• _TASK OBJECTIVE_: Write down each of the lines below word for word, with nothing changed.

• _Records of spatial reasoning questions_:
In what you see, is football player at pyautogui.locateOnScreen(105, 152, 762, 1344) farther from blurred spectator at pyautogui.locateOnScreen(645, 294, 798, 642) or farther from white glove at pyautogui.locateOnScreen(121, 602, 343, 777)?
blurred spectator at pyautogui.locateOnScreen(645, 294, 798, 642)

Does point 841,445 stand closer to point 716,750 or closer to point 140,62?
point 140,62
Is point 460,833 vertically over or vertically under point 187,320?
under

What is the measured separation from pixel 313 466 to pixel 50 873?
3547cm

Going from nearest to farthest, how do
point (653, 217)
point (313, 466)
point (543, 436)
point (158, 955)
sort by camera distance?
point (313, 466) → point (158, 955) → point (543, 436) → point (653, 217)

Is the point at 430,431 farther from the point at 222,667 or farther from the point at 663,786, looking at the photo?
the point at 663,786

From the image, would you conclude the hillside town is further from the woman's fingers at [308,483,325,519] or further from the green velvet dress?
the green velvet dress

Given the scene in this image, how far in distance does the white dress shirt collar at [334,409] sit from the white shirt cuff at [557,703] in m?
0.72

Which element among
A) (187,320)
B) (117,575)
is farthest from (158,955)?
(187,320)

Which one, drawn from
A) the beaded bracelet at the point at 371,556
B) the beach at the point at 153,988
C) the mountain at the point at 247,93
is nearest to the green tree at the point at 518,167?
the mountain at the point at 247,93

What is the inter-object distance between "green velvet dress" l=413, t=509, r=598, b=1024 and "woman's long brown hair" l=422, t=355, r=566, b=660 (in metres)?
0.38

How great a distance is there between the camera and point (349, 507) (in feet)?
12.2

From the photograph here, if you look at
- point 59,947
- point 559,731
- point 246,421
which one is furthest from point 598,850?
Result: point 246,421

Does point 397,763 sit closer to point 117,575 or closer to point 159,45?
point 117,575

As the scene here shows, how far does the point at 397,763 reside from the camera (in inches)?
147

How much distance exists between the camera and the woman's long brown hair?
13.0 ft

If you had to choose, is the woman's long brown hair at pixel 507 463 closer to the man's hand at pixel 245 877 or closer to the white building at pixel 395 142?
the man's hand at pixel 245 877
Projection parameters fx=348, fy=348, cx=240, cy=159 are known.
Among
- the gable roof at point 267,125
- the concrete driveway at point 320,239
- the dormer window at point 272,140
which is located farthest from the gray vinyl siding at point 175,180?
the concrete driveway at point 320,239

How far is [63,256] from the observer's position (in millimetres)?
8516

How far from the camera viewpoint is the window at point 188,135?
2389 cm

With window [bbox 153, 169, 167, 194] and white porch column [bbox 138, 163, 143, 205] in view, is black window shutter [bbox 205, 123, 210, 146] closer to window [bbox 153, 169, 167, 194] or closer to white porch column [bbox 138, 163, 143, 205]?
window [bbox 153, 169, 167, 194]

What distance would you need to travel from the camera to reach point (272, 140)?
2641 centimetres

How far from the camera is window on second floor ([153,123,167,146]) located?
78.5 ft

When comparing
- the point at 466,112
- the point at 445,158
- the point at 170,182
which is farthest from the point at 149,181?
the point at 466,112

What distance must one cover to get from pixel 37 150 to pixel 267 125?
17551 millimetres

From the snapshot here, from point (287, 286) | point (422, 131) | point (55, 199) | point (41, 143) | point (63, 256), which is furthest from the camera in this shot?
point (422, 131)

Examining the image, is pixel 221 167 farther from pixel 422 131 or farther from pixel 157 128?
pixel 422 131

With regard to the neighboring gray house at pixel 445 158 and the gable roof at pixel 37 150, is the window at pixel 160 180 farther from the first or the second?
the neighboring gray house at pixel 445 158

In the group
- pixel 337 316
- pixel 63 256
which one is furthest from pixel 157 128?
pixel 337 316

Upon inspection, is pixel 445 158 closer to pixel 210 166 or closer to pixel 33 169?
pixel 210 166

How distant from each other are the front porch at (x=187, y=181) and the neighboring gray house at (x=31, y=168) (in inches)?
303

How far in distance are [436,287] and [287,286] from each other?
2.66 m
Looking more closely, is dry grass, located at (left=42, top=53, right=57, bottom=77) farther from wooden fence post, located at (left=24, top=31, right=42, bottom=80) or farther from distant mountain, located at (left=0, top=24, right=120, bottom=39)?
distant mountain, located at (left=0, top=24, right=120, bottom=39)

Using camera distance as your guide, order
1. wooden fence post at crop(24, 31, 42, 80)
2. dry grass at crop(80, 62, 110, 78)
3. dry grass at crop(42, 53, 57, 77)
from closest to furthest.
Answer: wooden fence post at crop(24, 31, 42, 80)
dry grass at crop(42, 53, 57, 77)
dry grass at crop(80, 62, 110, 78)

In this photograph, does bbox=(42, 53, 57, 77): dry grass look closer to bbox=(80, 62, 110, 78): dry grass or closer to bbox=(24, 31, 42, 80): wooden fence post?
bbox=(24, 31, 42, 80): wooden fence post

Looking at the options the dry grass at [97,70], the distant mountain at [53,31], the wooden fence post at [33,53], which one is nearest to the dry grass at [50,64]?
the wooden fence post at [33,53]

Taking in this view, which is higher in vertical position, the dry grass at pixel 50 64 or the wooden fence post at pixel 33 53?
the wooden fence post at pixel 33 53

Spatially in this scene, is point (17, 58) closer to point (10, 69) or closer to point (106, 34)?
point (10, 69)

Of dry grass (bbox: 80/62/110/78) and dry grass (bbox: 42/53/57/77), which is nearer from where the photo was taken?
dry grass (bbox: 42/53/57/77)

• _RESPONSE FOR THIS EXERCISE_:
In what you see, is football player at pyautogui.locateOnScreen(105, 152, 762, 1344) farther from blurred spectator at pyautogui.locateOnScreen(645, 294, 798, 642) or farther from white glove at pyautogui.locateOnScreen(121, 602, 343, 777)?
blurred spectator at pyautogui.locateOnScreen(645, 294, 798, 642)

Does point 841,445 stand closer to point 716,750 or closer to point 140,62?
point 140,62
Is point 460,833 vertically over or vertically under point 187,320?
under

What is the measured separation from pixel 313 466 to pixel 50 873?
3547cm

Going from nearest to farthest, how do
point (653, 217)
point (313, 466)
point (543, 436)
point (158, 955)
sort by camera distance?
point (313, 466) → point (158, 955) → point (543, 436) → point (653, 217)

Is the point at 430,431 farther from the point at 222,667 or farther from the point at 663,786, looking at the photo?
the point at 663,786

From the image, would you conclude the hillside town is further from the woman's fingers at [308,483,325,519] or further from the green velvet dress?
the green velvet dress

Given the scene in this image, how far in distance does the white dress shirt collar at [334,409] sit from the white shirt cuff at [557,703] in m?
0.72

Which element among
A) (187,320)
B) (117,575)
is farthest from (158,955)?
(187,320)

Which one, drawn from
A) the beaded bracelet at the point at 371,556
B) the beach at the point at 153,988
C) the mountain at the point at 247,93
is nearest to the green tree at the point at 518,167?
the mountain at the point at 247,93

What is the inter-object distance between "green velvet dress" l=413, t=509, r=598, b=1024 and "woman's long brown hair" l=422, t=355, r=566, b=660 (in metres)?
0.38

How great a distance is there between the camera and point (349, 507) (in feet)?
12.2

From the photograph here, if you look at
- point 59,947
- point 559,731
- point 246,421
which one is furthest from point 598,850?
Result: point 246,421

Does point 397,763 sit closer to point 117,575 or closer to point 159,45?
point 117,575

As the scene here shows, how far does the point at 397,763 reside from the camera (in inches)?
147

How much distance exists between the camera and the woman's long brown hair?
13.0 ft

If you had to choose, is the woman's long brown hair at pixel 507 463 closer to the man's hand at pixel 245 877 or closer to the white building at pixel 395 142?
the man's hand at pixel 245 877
Projection parameters fx=348, fy=348, cx=240, cy=159 are known.
Among
- the gable roof at point 267,125
- the concrete driveway at point 320,239
- the dormer window at point 272,140
which is located farthest from the gray vinyl siding at point 175,180?
the concrete driveway at point 320,239

How far is [63,256] from the observer's position (in millimetres)?
8516

How far from the camera viewpoint is the window at point 188,135?
2389 cm

With window [bbox 153, 169, 167, 194] and white porch column [bbox 138, 163, 143, 205] in view, is black window shutter [bbox 205, 123, 210, 146] closer to window [bbox 153, 169, 167, 194] or closer to white porch column [bbox 138, 163, 143, 205]?
window [bbox 153, 169, 167, 194]

What distance would you need to travel from the camera to reach point (272, 140)?
2641 centimetres

How far from the camera is window on second floor ([153,123,167,146]) located?
78.5 ft

When comparing
- the point at 466,112
- the point at 445,158
- the point at 170,182
which is farthest from the point at 149,181?
the point at 466,112

What distance must one cover to get from pixel 37 150 to pixel 267 125?
17551 millimetres

From the snapshot here, from point (287, 286) | point (422, 131) | point (55, 199) | point (41, 143) | point (63, 256), which is furthest from the camera in this shot?
point (422, 131)

Examining the image, is pixel 221 167 farther from pixel 422 131 or farther from pixel 157 128?
pixel 422 131

With regard to the neighboring gray house at pixel 445 158 and the gable roof at pixel 37 150, is the window at pixel 160 180 farther from the first or the second?
the neighboring gray house at pixel 445 158

In the group
- pixel 337 316
- pixel 63 256
which one is furthest from pixel 157 128?
pixel 337 316

Upon inspection, is pixel 445 158 closer to pixel 210 166 or closer to pixel 33 169?
pixel 210 166

How distant from each other are the front porch at (x=187, y=181) and the neighboring gray house at (x=31, y=168) (in inches)?
303

How far in distance are [436,287] and [287,286] from each other?
2.66 m
Looking more closely, is dry grass, located at (left=42, top=53, right=57, bottom=77) farther from wooden fence post, located at (left=24, top=31, right=42, bottom=80) or farther from distant mountain, located at (left=0, top=24, right=120, bottom=39)?
distant mountain, located at (left=0, top=24, right=120, bottom=39)

Using camera distance as your guide, order
1. wooden fence post at crop(24, 31, 42, 80)
2. dry grass at crop(80, 62, 110, 78)
3. dry grass at crop(42, 53, 57, 77)
from closest to furthest.
Answer: wooden fence post at crop(24, 31, 42, 80)
dry grass at crop(42, 53, 57, 77)
dry grass at crop(80, 62, 110, 78)

In this photograph, does bbox=(42, 53, 57, 77): dry grass look closer to bbox=(80, 62, 110, 78): dry grass or closer to bbox=(24, 31, 42, 80): wooden fence post?
bbox=(24, 31, 42, 80): wooden fence post

Looking at the options the dry grass at [97,70], the distant mountain at [53,31], the wooden fence post at [33,53], which one is nearest to the dry grass at [50,64]?
the wooden fence post at [33,53]

Taking in this view, which is higher in vertical position, the dry grass at pixel 50 64 or the wooden fence post at pixel 33 53?
the wooden fence post at pixel 33 53

Spatially in this scene, is point (17, 58) closer to point (10, 69) or closer to point (106, 34)?
point (10, 69)

Of dry grass (bbox: 80/62/110/78) and dry grass (bbox: 42/53/57/77), which is nearer from where the photo was taken?
dry grass (bbox: 42/53/57/77)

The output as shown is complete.